INSTRUCTIONS FOR THE TASK.
Print each line from the start of the records below up through the line where "resting: 80%" is found, exactly as given.

GIVEN RECORDS.

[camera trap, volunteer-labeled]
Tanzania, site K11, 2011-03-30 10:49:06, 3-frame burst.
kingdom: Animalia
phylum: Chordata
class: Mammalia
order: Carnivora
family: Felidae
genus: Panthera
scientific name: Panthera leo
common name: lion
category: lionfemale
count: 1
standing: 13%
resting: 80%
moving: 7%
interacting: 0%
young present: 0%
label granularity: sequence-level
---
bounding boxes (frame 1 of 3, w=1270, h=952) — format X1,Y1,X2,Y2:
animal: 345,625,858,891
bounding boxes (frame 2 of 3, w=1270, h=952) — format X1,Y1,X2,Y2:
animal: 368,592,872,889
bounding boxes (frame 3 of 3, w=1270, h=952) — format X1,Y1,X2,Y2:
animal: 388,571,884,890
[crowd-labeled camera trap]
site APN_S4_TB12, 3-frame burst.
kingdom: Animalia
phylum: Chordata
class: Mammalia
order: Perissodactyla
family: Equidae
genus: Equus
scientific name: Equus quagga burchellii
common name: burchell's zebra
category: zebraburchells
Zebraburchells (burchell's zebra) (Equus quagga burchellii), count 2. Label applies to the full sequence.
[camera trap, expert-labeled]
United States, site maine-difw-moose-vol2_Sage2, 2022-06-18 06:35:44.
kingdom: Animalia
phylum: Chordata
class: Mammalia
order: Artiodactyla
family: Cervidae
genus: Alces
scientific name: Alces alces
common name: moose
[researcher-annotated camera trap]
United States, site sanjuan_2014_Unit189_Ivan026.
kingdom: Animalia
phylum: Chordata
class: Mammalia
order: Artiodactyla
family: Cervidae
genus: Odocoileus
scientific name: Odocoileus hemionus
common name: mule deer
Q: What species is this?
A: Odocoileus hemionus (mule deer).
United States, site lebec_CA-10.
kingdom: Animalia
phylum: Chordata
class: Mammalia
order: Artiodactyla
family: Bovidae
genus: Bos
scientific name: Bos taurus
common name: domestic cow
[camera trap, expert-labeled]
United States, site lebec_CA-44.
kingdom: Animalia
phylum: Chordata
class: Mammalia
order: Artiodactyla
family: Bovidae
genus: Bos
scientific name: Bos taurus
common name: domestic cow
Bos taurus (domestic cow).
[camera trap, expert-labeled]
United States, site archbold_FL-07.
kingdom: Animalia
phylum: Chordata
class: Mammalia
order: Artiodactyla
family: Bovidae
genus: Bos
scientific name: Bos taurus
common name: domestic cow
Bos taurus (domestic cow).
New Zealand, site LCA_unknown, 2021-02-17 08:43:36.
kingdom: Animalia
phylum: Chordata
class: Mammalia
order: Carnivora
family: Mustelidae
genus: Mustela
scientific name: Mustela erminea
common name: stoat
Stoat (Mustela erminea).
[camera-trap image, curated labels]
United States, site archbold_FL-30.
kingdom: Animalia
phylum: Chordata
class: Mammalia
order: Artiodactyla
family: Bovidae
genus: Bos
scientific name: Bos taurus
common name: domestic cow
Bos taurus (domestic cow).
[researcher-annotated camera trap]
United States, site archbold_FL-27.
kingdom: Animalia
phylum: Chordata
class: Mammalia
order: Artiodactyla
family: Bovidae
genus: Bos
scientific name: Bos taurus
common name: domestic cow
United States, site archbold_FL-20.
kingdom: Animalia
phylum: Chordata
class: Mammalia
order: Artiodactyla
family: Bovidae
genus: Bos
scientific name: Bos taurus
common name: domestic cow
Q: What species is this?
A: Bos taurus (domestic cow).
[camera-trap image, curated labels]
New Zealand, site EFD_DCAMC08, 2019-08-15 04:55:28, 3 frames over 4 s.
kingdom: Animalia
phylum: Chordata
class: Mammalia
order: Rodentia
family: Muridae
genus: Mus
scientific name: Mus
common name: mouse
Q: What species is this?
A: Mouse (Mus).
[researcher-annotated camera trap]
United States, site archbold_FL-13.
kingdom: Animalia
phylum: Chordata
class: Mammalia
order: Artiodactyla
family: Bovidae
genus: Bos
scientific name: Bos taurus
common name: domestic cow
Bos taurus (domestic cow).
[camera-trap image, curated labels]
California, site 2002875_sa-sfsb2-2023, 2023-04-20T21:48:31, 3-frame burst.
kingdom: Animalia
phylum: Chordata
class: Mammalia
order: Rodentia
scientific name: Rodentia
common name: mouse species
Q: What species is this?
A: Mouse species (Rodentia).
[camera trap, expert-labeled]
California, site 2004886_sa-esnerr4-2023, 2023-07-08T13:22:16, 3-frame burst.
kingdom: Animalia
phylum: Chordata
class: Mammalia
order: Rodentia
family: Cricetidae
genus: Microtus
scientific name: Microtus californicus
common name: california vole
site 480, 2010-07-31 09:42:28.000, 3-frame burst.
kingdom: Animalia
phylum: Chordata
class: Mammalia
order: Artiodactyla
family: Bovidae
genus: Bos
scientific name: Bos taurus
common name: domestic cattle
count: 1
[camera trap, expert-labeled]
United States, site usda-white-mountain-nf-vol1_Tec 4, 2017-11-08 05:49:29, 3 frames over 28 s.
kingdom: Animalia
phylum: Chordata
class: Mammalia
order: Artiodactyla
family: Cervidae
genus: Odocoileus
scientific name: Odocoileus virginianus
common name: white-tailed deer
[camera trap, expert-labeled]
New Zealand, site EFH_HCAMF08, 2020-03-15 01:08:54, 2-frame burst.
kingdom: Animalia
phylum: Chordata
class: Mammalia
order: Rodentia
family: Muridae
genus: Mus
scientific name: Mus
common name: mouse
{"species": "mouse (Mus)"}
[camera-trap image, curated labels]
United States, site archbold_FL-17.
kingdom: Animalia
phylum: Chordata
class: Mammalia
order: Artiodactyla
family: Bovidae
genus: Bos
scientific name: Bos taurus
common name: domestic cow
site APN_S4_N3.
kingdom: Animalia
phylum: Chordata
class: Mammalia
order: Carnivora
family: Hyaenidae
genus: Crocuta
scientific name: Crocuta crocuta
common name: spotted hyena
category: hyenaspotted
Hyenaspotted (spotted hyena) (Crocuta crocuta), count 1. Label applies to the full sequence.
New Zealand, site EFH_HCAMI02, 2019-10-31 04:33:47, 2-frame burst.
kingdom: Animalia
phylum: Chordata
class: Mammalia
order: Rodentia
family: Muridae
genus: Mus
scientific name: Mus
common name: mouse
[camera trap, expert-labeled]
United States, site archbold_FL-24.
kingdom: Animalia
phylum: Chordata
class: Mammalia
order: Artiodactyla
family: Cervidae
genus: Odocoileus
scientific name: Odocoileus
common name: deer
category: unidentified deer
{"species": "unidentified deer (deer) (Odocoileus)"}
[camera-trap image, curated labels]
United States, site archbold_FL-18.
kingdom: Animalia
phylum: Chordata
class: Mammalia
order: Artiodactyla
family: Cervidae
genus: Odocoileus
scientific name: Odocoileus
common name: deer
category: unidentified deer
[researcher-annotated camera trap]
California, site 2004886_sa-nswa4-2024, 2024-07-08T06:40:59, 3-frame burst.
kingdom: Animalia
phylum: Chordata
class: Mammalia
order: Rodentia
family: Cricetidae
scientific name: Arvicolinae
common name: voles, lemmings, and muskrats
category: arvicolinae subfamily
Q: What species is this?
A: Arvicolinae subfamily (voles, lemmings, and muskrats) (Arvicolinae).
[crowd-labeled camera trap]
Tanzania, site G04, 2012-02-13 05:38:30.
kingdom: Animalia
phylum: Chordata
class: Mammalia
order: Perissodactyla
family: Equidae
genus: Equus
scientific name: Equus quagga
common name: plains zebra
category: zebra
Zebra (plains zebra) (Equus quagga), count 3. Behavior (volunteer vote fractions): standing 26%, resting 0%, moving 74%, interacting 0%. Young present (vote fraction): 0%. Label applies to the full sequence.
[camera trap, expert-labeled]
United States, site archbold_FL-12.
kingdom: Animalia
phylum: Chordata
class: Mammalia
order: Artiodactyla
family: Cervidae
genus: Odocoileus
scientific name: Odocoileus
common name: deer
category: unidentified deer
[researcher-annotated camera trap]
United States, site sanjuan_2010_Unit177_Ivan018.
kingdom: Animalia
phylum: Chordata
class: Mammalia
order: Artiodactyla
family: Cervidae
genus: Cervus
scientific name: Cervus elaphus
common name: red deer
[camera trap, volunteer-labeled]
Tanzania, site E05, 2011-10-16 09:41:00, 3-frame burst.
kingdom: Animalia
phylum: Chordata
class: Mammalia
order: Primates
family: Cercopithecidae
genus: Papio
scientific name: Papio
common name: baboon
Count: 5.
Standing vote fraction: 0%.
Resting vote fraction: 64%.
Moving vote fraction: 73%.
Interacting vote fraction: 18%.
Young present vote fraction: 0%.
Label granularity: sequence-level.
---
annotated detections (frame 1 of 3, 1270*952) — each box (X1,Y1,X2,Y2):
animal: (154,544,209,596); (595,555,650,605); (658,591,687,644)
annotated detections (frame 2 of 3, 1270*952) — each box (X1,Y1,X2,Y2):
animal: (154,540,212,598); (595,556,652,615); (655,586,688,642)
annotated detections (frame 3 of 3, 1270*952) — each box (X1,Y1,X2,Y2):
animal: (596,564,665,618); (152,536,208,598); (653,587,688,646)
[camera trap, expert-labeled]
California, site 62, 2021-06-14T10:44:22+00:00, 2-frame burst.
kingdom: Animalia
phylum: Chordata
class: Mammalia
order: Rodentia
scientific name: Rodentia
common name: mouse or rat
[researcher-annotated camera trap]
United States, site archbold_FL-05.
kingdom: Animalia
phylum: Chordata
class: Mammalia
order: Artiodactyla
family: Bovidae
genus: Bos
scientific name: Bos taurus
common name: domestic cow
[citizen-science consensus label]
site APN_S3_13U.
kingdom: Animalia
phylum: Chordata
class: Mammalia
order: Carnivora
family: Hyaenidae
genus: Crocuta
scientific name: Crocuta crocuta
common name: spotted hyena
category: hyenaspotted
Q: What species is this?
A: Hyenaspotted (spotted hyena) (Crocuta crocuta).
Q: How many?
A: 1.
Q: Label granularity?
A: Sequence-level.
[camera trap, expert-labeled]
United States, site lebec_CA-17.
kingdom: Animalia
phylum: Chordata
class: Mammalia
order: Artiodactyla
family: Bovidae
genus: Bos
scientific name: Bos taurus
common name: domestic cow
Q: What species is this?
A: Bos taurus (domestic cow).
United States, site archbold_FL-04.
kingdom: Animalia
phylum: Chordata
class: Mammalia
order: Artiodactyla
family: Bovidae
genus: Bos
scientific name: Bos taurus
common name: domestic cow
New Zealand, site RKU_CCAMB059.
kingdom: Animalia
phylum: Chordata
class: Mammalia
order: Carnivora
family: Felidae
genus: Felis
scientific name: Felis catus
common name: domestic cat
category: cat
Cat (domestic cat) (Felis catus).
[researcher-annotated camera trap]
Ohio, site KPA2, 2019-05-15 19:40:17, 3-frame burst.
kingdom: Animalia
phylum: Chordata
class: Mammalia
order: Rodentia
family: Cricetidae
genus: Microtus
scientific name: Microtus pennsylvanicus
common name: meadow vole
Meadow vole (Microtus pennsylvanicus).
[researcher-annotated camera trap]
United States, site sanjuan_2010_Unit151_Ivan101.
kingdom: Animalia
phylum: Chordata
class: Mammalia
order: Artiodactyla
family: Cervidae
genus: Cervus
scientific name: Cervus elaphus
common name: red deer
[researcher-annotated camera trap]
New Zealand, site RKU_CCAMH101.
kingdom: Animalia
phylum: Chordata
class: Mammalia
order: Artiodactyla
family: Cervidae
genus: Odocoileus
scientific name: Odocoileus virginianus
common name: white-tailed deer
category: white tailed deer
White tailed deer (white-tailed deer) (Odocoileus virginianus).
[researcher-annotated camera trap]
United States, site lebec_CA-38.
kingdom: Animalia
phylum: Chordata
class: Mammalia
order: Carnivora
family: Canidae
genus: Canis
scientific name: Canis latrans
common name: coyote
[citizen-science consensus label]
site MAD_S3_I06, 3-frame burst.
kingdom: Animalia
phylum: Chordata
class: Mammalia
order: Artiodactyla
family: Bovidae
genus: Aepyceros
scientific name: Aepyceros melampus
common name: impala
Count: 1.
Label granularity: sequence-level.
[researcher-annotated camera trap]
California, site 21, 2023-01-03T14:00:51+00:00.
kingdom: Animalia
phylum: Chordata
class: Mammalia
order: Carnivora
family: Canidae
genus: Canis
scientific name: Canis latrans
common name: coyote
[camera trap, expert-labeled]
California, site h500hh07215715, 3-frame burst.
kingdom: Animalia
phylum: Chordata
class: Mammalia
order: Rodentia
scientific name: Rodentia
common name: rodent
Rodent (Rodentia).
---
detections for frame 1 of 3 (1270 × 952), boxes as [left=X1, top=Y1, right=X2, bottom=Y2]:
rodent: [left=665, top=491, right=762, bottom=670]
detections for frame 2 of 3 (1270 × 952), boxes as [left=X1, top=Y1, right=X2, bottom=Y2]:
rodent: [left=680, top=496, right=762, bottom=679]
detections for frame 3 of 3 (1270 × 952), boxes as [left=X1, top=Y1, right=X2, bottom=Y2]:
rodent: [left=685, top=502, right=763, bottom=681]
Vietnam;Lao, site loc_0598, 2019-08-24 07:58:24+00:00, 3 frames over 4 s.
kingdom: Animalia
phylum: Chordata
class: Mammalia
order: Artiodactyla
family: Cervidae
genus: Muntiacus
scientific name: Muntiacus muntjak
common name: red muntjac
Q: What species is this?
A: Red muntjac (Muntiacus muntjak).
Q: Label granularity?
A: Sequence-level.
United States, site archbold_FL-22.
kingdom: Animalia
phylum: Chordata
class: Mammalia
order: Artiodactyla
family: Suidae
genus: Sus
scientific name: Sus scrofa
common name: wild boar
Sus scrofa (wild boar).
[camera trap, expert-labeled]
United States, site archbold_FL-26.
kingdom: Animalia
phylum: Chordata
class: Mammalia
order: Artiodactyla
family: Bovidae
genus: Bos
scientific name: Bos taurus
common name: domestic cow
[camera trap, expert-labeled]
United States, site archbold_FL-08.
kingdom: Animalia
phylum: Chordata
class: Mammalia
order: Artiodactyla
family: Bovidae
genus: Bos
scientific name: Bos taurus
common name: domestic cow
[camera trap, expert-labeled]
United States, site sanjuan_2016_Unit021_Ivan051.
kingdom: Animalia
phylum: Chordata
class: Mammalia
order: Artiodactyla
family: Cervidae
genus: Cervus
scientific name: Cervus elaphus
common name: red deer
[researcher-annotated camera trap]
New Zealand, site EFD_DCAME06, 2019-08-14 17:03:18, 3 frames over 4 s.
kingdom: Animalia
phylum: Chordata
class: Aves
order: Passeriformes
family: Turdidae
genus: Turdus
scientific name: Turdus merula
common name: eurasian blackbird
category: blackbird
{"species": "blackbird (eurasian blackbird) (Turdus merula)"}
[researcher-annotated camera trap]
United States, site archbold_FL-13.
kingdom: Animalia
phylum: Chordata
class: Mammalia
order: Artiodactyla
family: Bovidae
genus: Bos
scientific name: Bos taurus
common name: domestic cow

EXPECTED ANSWER.
[camera trap, volunteer-labeled]
Tanzania, site K11, 2011-03-30 10:49:06, 3-frame burst.
kingdom: Animalia
phylum: Chordata
class: Mammalia
order: Carnivora
family: Felidae
genus: Panthera
scientific name: Panthera leo
common name: lion
category: lionfemale
count: 1
standing: 13%
resting: 80%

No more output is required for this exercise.